(Kapatılan) 6. Hukuk Dairesi 2009/12157 E. , 2010/3760 K.
"İçtihat Metni"MAHKEMESİ :Asliye Hukuk Mahkemesi
Mahalli mahkemesinden verilmiş bulunan yukarıda tarih ve numarası yazılı tapu iptali, tescil, paydaşlıktan çıkarma davasına dair karar davalı tarafından süresi içinde temyiz edilmiş olmakla dosyadaki bütün kağıtlar okunup gereği görüşülüp düşünüldü.
Uyuşmazlık paydaşlıktan çıkarılması istemine ilişkindir. Mahkemece istemin kabulüne karar verilmiş hüküm davalı tarafından temyiz edilmiştir.

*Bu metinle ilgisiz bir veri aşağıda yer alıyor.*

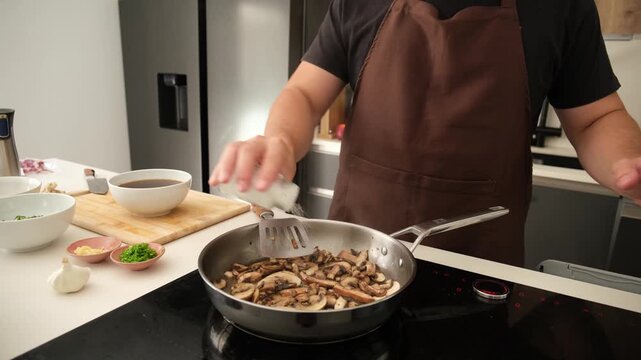 Male cook preparing a mushroom dish on an induction hob in a modern kitchen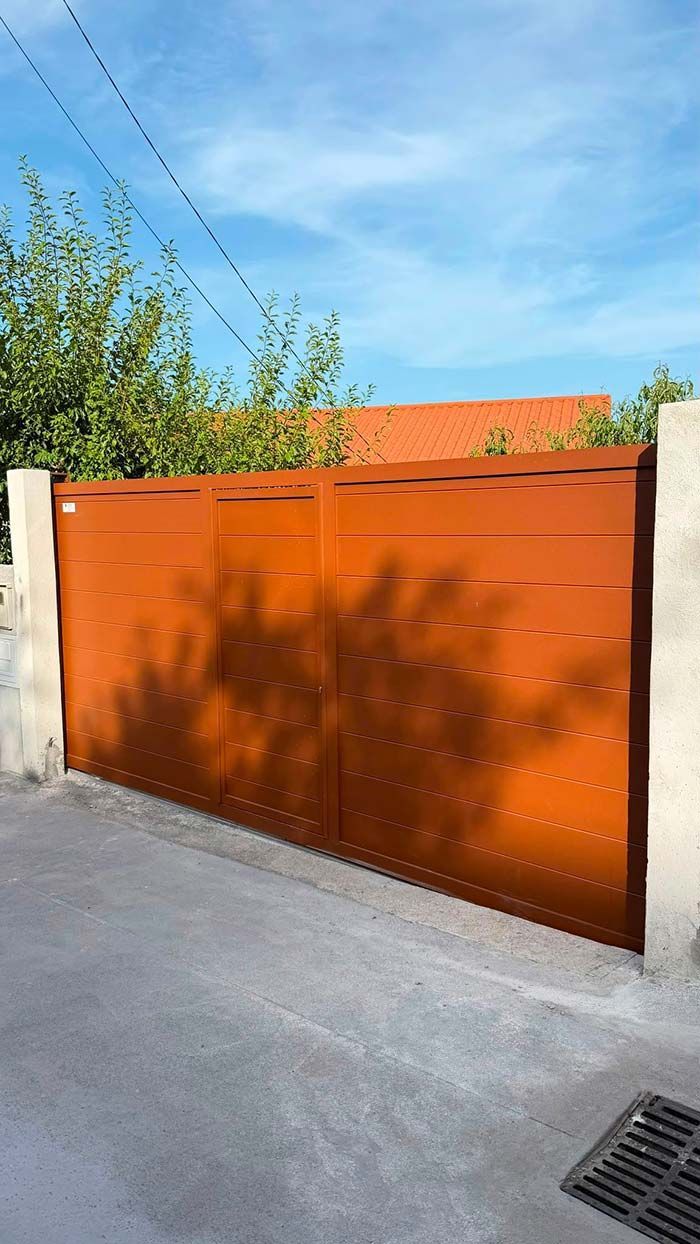 Portón metálico naranja junto a un muro de hormigón en una calle tranquila bajo un cielo azul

Davacı vekili, davacıların taşınmaz üzerinde bina inşası için bir müteahhitle kat karşılığı inşaat sözleşmesi yapmak üzere anlaşma yapılacağını davalıya bildirdiğini, ancak davalının hiçbir şekilde davacılar ile ortak hareket etmeyeceğini, taşınmaz üzerine kendisinin bina yapmak için hisseyi satın aldığını bildirdiğini, tüm girişimlerin sonuçsuz kaldığını davalının tutum ve davranışının müvekkili için çekilmez hal aldığını belirterek davalının paydaşlıktan çıkarılmasını istemiştir. Davalı, davanın reddine karar verilmesini savunmuştur. Mahkeme, davanın kabulüne karar vermiştir.
3678 Sayılı Yasa ile Medeni Kanunun 626. maddesine eklenen 626/a maddesi gereğince hissedarlıktan çıkarma kararı verilebilmesi için,
a) Bir paydaşın tutum ve davranışı ile diğer paydaşların tümüne veya bir kısmına karşı olan yükümlülüklerini ağır surette ihlal etmesi,
b) Bu davranışı yüzünden müşterek mülkiyet ilişkisinin devamının çekilmez hale gelmesi gerekmektedir.
Maddede bahsedilen yükümlülüklerin ağır surette ihlali deyiminden kusurun özel bir yoğunlukta ve önemde bulunması amaçlanmıştır. Ağır surette ihlal unsurunun gerçekleşebilmesi için paydaşın kasten ve bilerek müşterek mülkiyet ilişkisinin devamını çekilmez hale getirmesi gerekir. Fiilin işleniş tarzı, paydaşların sosyal ve ekonomik koşulları ile objektif iyi niyet kuralları değerlendirilerek, her olayın özelliğine göre hakkaniyete uygun adil bir çözüm getirilmelidir.
Olayımıza gelince; davalının malik olduğu taşınmazda kendine ait bina yapmak amacıyla davacılar ile birlikte kat karşılığı inşaat sözleşmesine katılmak istememesi
taşınmazdaki kullanma hakkının yasal bir sonucu olup müşterek mülkiyet ilişkisinin ağır surette ihlali anlamına gelmediği gibi paydaşlığı çekilmez hale de getirmez. Bu nedenle davanın reddine karar vermek gerekirken, yazılı şekilde hüküm kurulması doğru değildir.
Hüküm bu nedenle bozulmalıdır.
SONUÇ: Yukarıda açıklanan nedenle temyiz itirazlarının kabulü ile H.U.M.K. nun 428.maddesi uyarınca hükmün BOZULMASINA, istek halinde peşin alınan temyiz harcının temyiz edene iadesine, 01.04.2010 tarihinde oybirliğiyle karar verildi.